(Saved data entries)
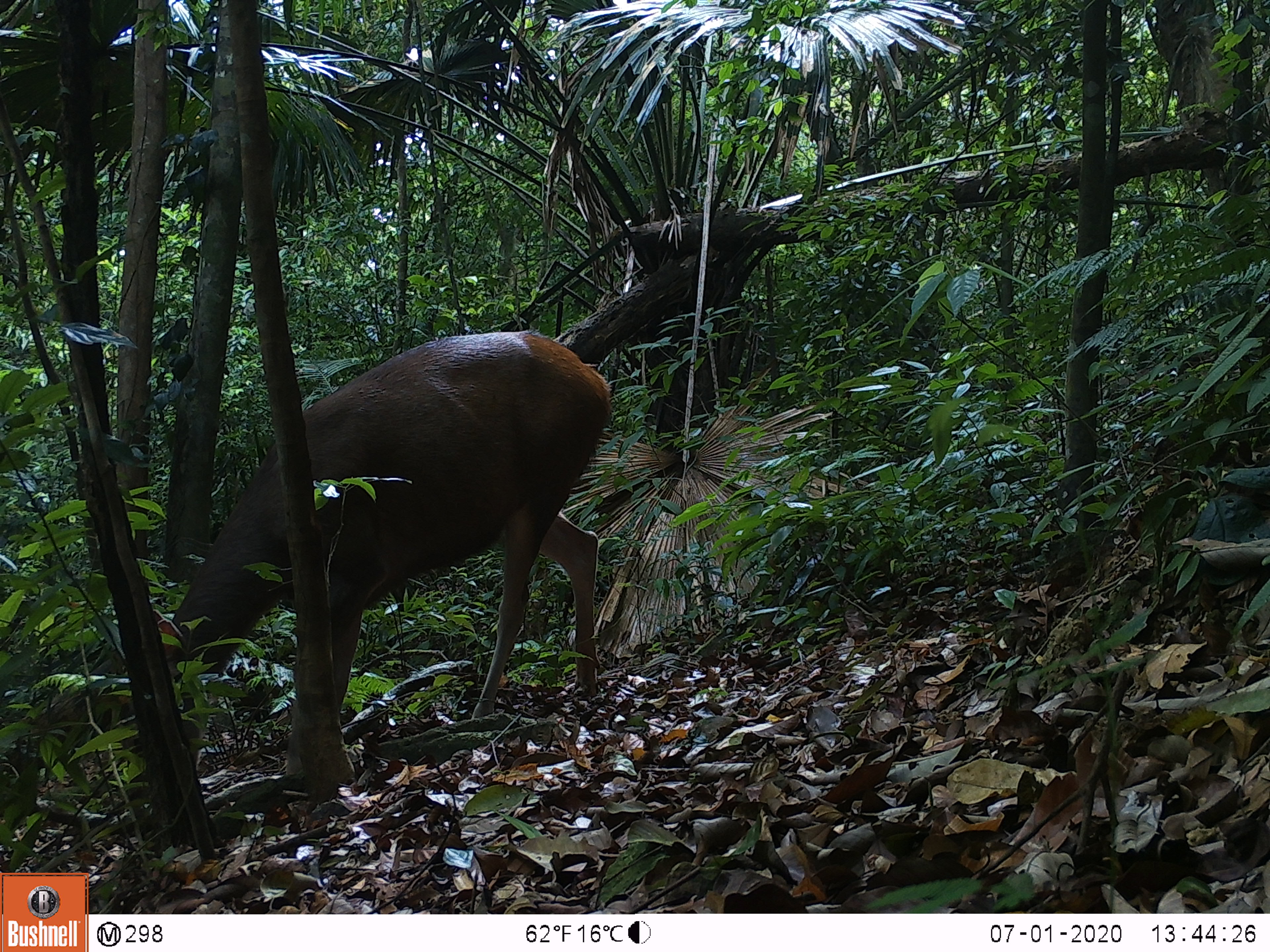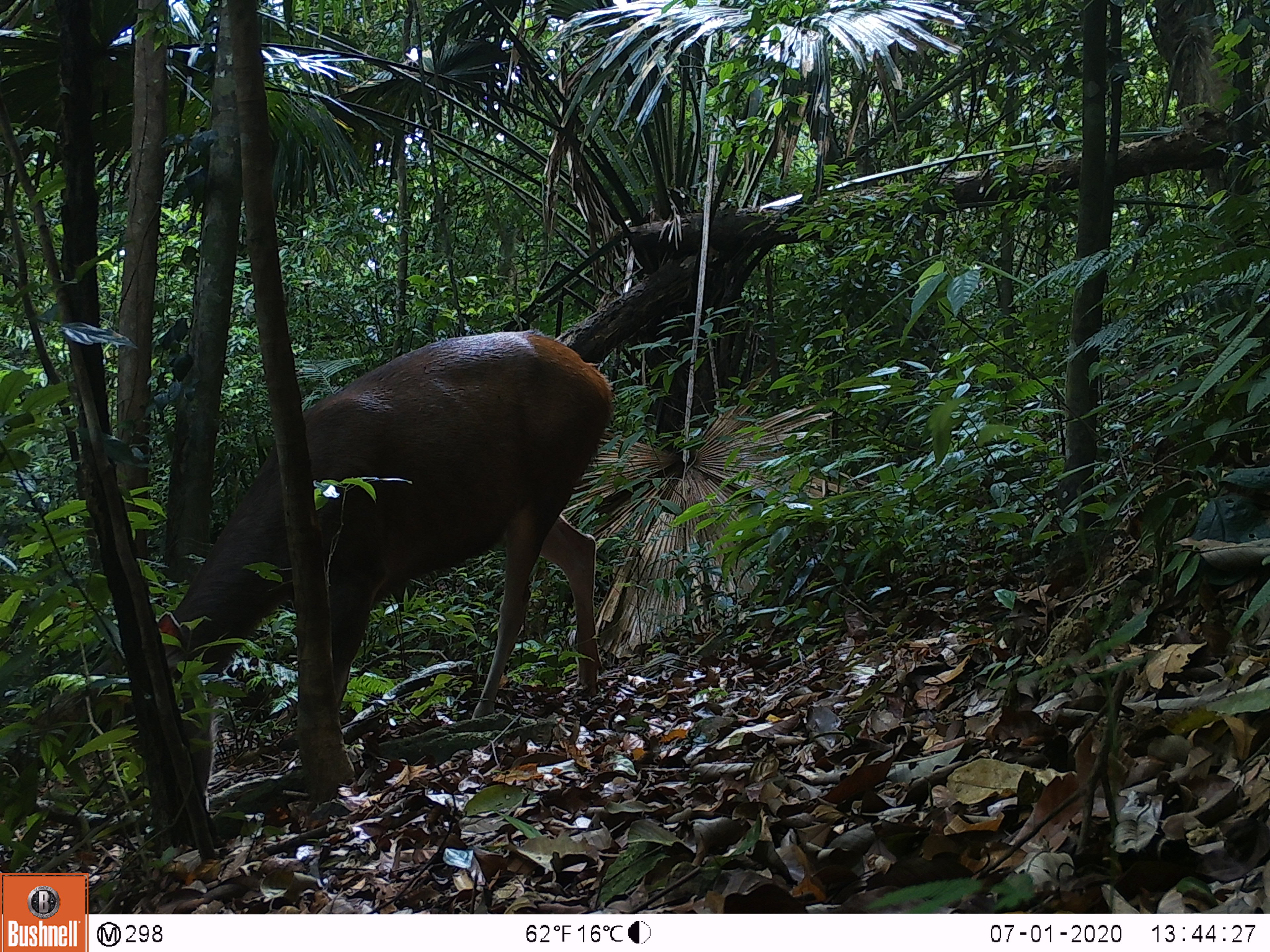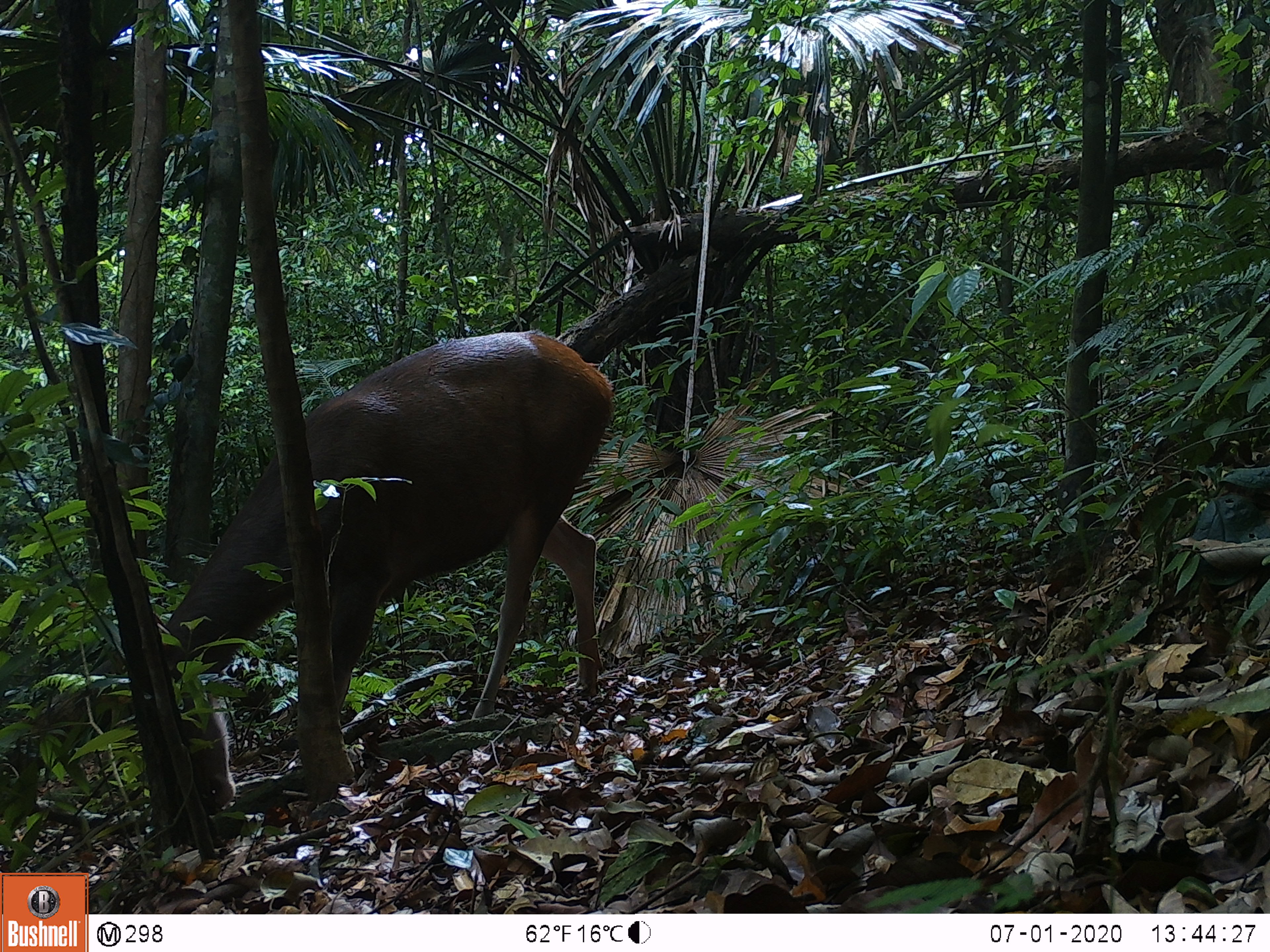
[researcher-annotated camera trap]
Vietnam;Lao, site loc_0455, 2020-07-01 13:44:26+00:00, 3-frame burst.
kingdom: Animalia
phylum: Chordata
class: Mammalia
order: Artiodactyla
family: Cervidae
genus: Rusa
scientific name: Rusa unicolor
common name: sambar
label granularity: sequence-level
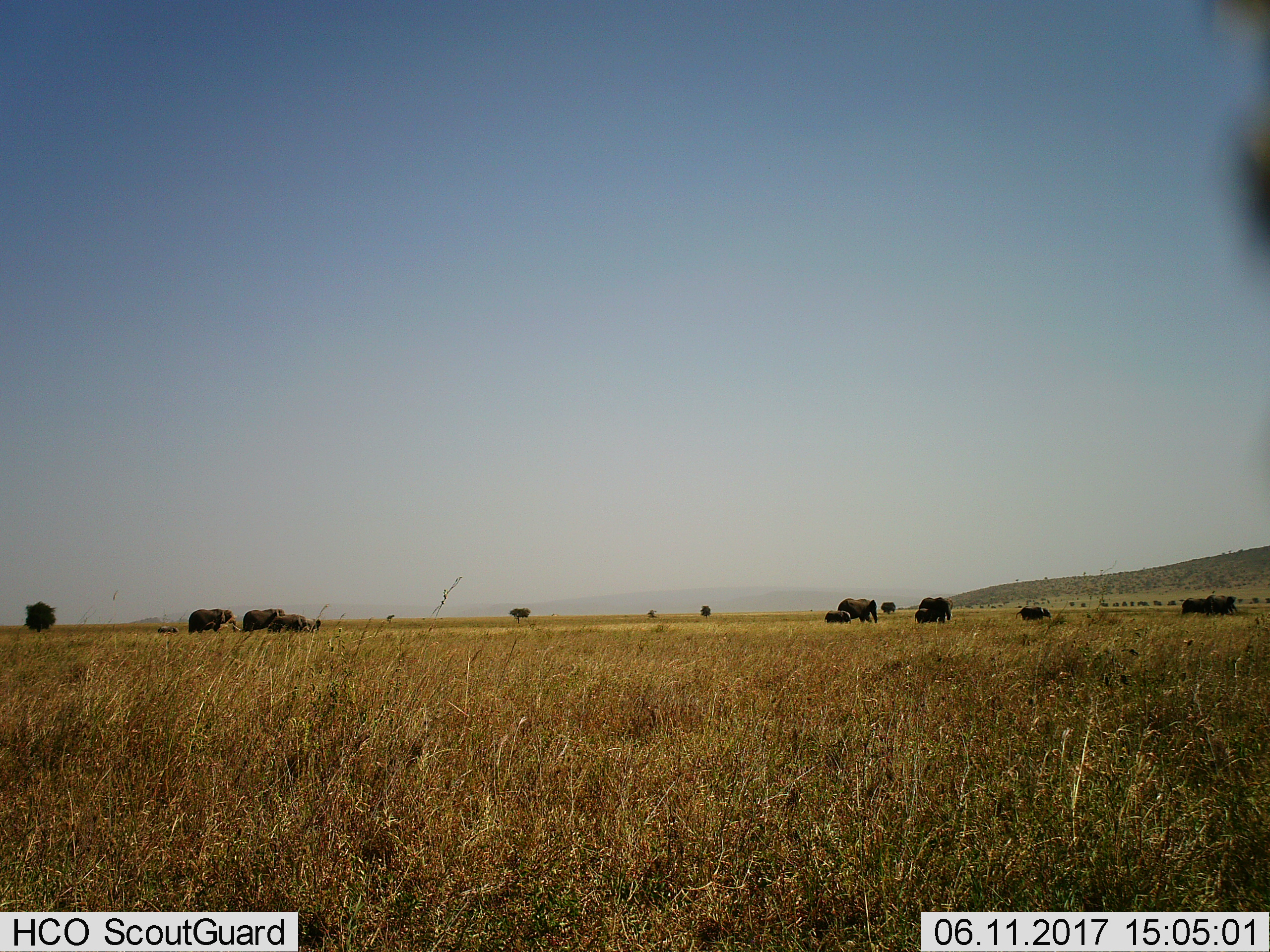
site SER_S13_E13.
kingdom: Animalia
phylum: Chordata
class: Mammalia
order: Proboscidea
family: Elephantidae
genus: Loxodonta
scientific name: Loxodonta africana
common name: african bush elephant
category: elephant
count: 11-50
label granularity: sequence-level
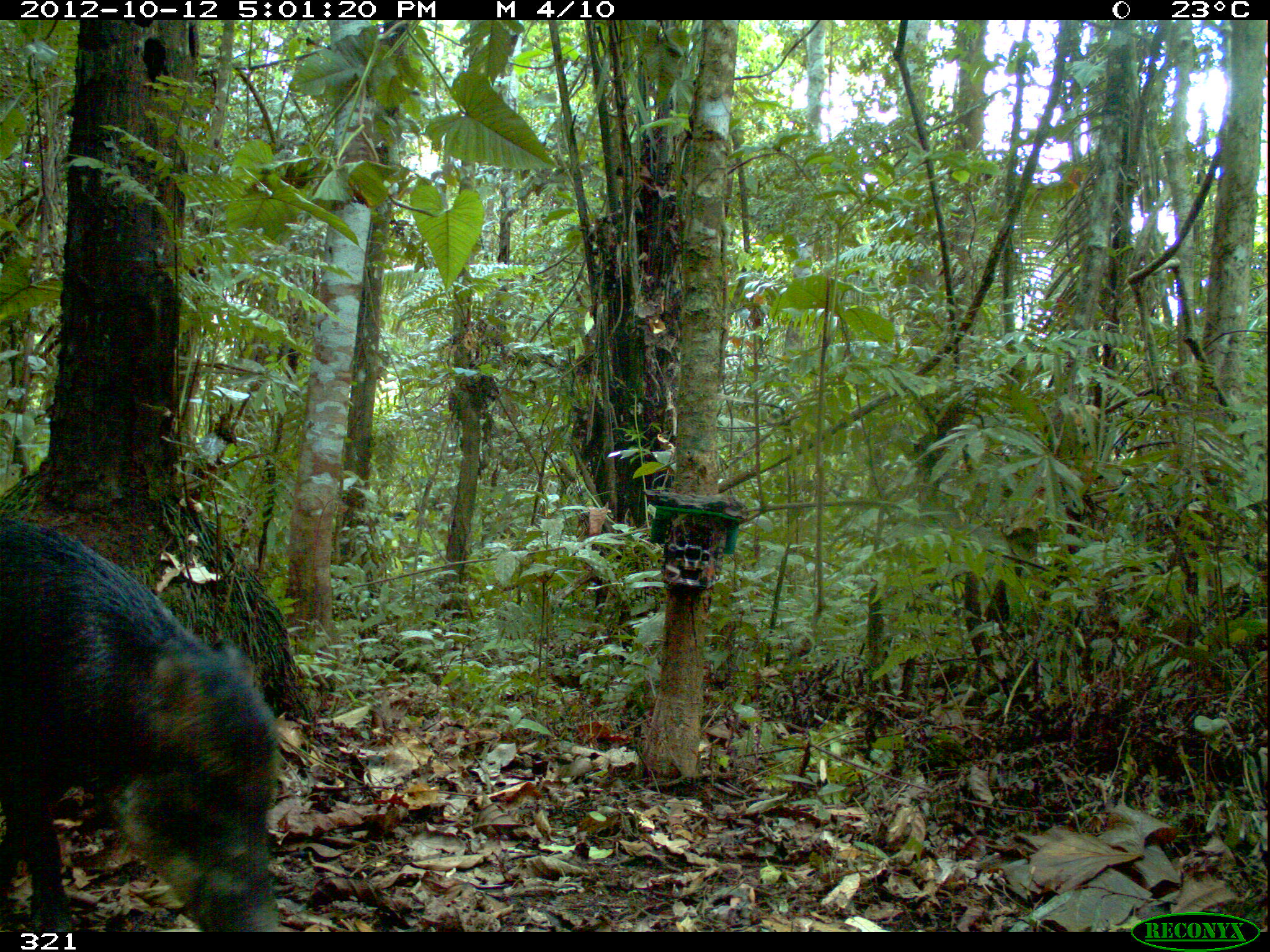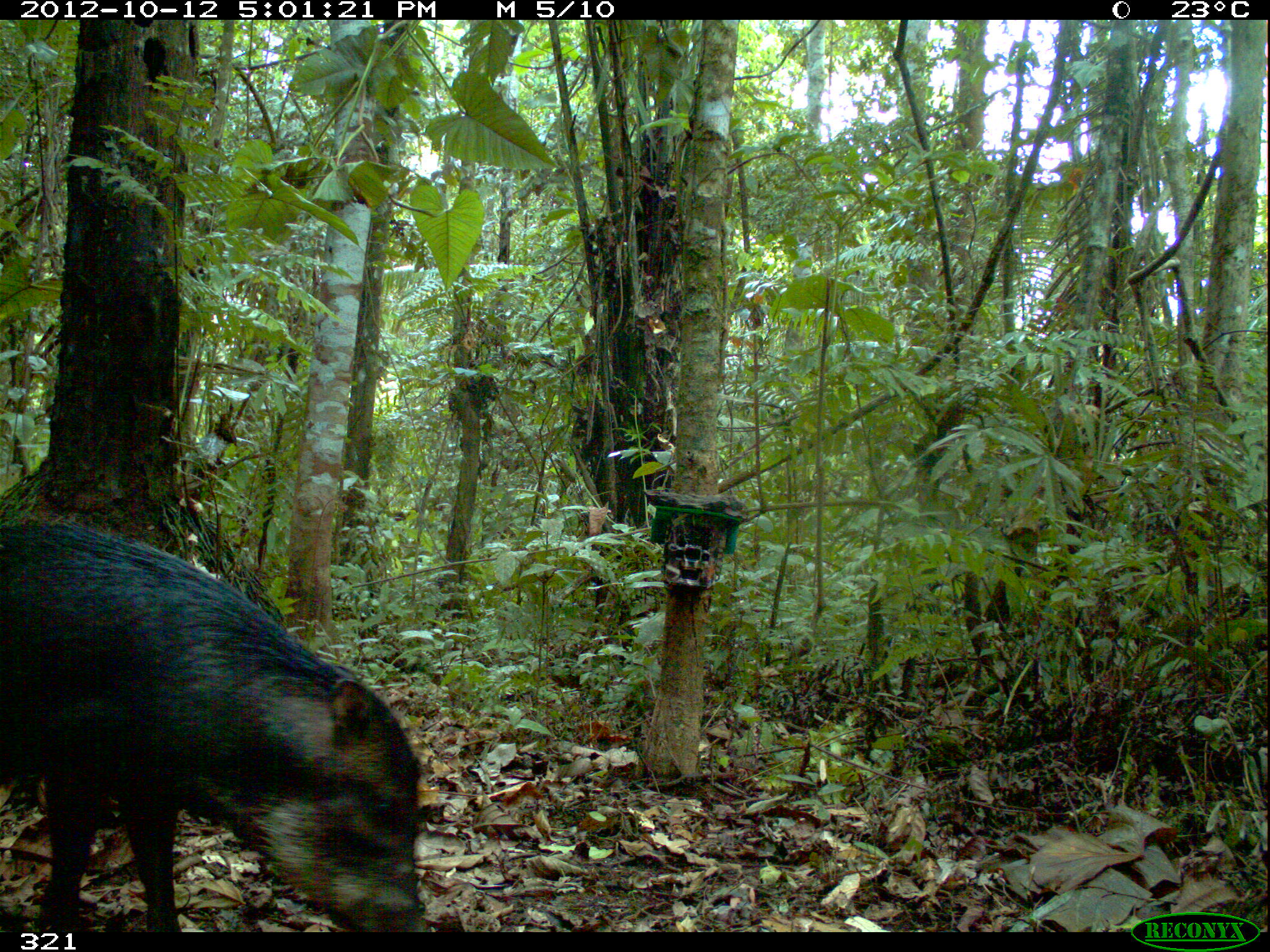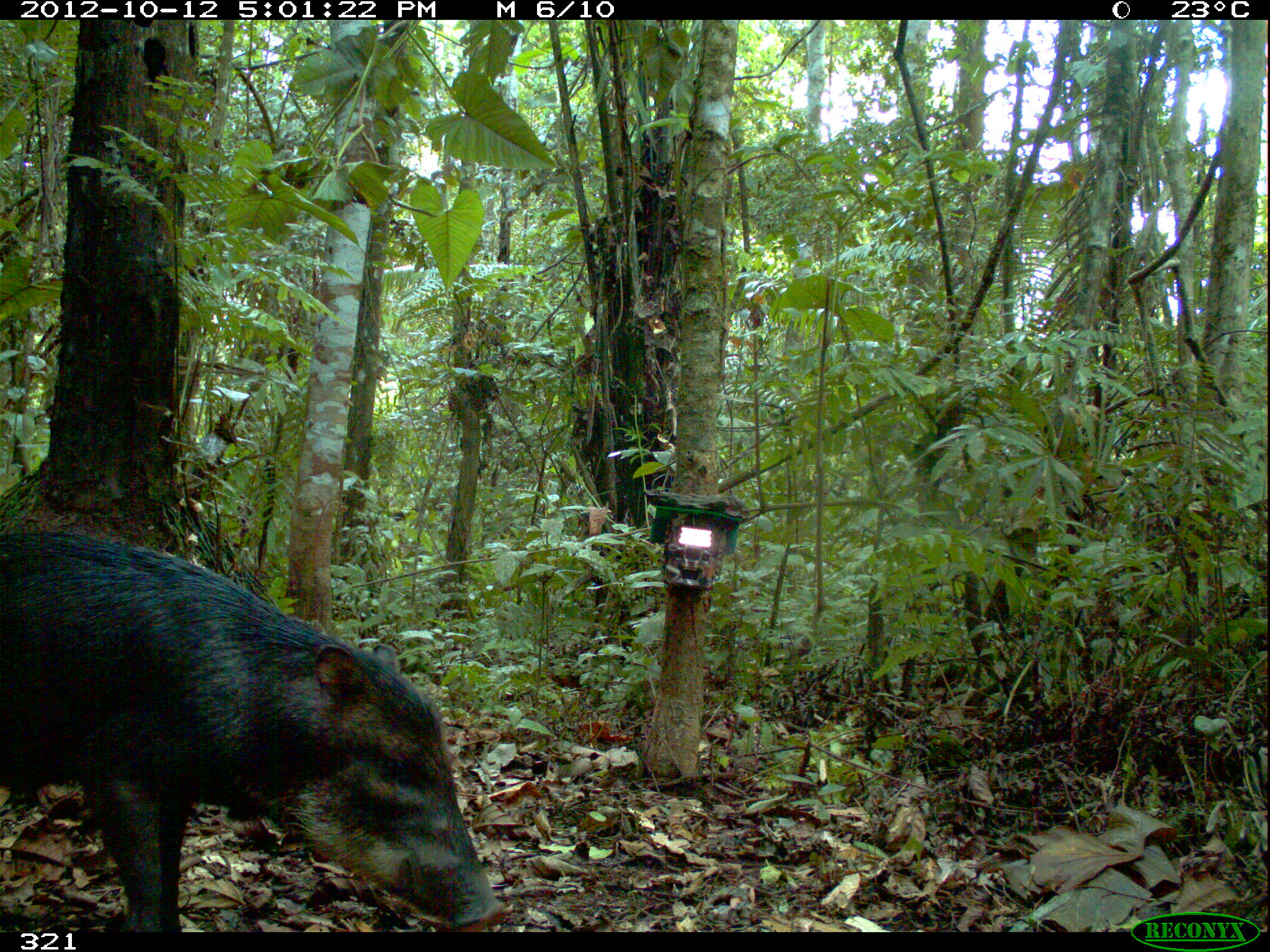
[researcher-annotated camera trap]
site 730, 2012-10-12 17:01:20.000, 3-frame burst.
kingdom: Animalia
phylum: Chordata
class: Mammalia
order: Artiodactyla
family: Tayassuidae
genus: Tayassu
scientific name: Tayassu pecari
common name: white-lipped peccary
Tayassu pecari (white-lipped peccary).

- **About this exercise**
Please reproduce the records above exactly, omitting every picture.

- **Answer to this exercise**
[researcher-annotated camera trap]
Vietnam;Lao, site loc_0455, 2020-07-01 13:44:26+00:00, 3-frame burst.
kingdom: Animalia
phylum: Chordata
class: Mammalia
order: Artiodactyla
family: Cervidae
genus: Rusa
scientific name: Rusa unicolor
common name: sambar
label granularity: sequence-level
site SER_S13_E13.
kingdom: Animalia
phylum: Chordata
class: Mammalia
order: Proboscidea
family: Elephantidae
genus: Loxodonta
scientific name: Loxodonta africana
common name: african bush elephant
category: elephant
count: 11-50
label granularity: sequence-level
[researcher-annotated camera trap]
site 730, 2012-10-12 17:01:20.000, 3-frame burst.
kingdom: Animalia
phylum: Chordata
class: Mammalia
order: Artiodactyla
family: Tayassuidae
genus: Tayassu
scientific name: Tayassu pecari
common name: white-lipped peccary
Tayassu pecari (white-lipped peccary).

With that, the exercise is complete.